Fintanto che le guerre coloniali erano identificate con la reazione non c’erano problemi a livello politico: “non
un uomo né un soldo” era la parola d’ordine del movimento operaio in tutta Europa; e di fronte all’avventura
italiana in Africa Turati nel 1896 scriveva
Ciò che sembra il meglio per noi e il meglio per tutti… è che le nostre armi e la nostra
bandiera… siano battute così solennemente da togliere ai manigoldi, che ci guidano in quelle
forre maledette, non tanto la velleità – ché questo è impossibile – ma la possibilità morale di
ricominciare. Noi desideriamo ed auguriamo questa batosta sintetica e risolutiva
Ma se invece l’imperialismo non fosse la reazione, ma il progresso del capitalismo, che fare? Come scriveva la
Luxemburg nel 1913 e ancora nel 1915 era necessario
Identificare sotto [il] groviglio di atti politici di forza e di violenza esplicita le leggi ferree del
processo economico […] determinare in forma esatta le leggi economiche di questo intreccio
di fenomeni, scoprire la radice vera del grande e variopinto insieme di manifestazioni
dell’imperialismo
Bauer, nel 1909, sintetizza in modo efficace il “nuovo imperialismo” e introduce alcuni dei nessi causali che per
i socialisti spiegano l’insieme dei nuovi fenomeni.

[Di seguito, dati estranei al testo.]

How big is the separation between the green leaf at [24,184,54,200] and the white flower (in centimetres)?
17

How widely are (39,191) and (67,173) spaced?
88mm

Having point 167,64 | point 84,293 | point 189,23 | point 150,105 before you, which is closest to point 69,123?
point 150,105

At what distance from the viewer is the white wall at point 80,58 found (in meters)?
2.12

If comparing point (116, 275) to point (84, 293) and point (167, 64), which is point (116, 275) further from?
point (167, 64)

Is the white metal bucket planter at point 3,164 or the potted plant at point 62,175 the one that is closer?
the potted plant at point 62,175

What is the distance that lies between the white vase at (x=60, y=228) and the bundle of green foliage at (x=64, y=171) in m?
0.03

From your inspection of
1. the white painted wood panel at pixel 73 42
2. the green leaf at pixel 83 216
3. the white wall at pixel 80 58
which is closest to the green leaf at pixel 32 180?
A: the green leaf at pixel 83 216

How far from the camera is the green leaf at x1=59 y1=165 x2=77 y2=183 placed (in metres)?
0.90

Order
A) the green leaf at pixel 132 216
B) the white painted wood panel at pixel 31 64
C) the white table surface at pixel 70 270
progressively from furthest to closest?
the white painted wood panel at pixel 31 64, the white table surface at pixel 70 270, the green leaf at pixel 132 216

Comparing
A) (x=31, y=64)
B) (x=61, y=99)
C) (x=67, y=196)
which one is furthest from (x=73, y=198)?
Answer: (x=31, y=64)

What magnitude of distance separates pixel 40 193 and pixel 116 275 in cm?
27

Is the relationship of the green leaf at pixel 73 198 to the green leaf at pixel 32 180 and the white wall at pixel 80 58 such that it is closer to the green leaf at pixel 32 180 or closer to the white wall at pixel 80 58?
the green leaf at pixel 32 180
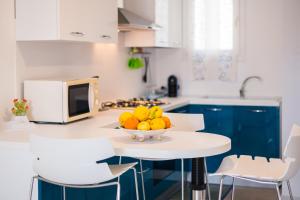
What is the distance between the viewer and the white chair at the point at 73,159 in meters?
2.21

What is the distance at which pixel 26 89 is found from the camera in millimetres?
3248

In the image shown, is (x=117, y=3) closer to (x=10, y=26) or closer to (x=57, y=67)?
(x=57, y=67)

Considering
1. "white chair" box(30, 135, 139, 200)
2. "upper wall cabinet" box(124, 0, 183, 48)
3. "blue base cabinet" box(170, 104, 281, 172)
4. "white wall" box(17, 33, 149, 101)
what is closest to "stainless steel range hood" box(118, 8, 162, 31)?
"upper wall cabinet" box(124, 0, 183, 48)

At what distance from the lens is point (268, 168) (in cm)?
289

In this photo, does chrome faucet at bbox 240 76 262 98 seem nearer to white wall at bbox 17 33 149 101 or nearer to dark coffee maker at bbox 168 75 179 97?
dark coffee maker at bbox 168 75 179 97

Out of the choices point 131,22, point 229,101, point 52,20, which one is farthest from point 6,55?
point 229,101

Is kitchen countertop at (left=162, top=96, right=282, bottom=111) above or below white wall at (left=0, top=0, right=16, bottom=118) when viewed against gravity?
below

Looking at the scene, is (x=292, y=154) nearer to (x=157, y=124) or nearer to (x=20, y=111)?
(x=157, y=124)

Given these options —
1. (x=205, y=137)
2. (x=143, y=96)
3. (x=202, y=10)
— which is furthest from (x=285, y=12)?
(x=205, y=137)

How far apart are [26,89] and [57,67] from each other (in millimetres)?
535

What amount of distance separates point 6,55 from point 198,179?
1.53 metres

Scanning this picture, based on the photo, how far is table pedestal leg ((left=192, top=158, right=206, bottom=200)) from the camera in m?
2.51

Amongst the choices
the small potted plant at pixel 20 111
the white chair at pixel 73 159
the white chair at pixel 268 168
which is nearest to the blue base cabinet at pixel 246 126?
the white chair at pixel 268 168

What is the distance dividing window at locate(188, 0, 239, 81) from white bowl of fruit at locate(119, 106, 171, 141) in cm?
305
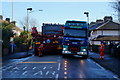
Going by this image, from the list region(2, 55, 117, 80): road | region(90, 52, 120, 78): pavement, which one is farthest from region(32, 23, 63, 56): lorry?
region(2, 55, 117, 80): road

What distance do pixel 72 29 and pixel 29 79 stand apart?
1297 cm

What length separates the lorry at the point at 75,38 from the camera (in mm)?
22969

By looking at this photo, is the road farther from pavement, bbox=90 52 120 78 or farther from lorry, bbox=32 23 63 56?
lorry, bbox=32 23 63 56

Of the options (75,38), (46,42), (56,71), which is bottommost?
(56,71)

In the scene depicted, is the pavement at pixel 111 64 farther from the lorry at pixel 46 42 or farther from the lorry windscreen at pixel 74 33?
the lorry at pixel 46 42

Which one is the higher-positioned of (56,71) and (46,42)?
(46,42)

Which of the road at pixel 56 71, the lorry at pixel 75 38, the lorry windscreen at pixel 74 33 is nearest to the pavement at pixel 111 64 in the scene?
the road at pixel 56 71

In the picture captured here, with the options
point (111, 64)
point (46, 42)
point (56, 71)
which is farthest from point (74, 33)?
point (56, 71)

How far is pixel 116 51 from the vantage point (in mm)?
26453

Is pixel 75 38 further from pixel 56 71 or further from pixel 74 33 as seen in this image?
pixel 56 71

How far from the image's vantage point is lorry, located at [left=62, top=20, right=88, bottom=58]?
75.4ft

Recinzione di territori economici con alte tariffe, al cui riparo si sono formati potenti cartelli e
trust; orientamento in modo sistematico della concorrenza nei mercati liberi, grazie ai ricchi
surplus dell’economia interna cartellizzata; promozione in modo sistematico degli investimenti
di capitale nei paesi stranieri ancora non-capitalisti, e orientamento della concorrenza nelle
opportunità di investimento ad opera degli Stati, i cui monarchi e ambasciatori appaiono in
terre straniere come agenti delle grandi banche; espansione e saccheggio delle colonie,
intervento degli stati capitalisti negli affari interni delle terre più distanti al fine di preparare le
condizioni per successive acquisizioni coloniali; enorme aumento degli armamenti su terra e
mare; costante reiterazione delle minacce di ricorrere alle armi nella lotta concorrenziale
capitalistica; l'atmosfera di guerra e il pericolo di guerra costantemente generati da queste
minacce; l'infezione contagiosa di grandi masse popolari da parte di una cinica ideologia
nazionalista, che rifugge da qualsiasi etica, tradisce tutti i valori culturali e non ha nulla in
comune con le vecchie idee nazionali se non il nome - queste sono le caratteristiche più
importanti delle tendenze che riassumiamo sotto la nozione di imperialismo.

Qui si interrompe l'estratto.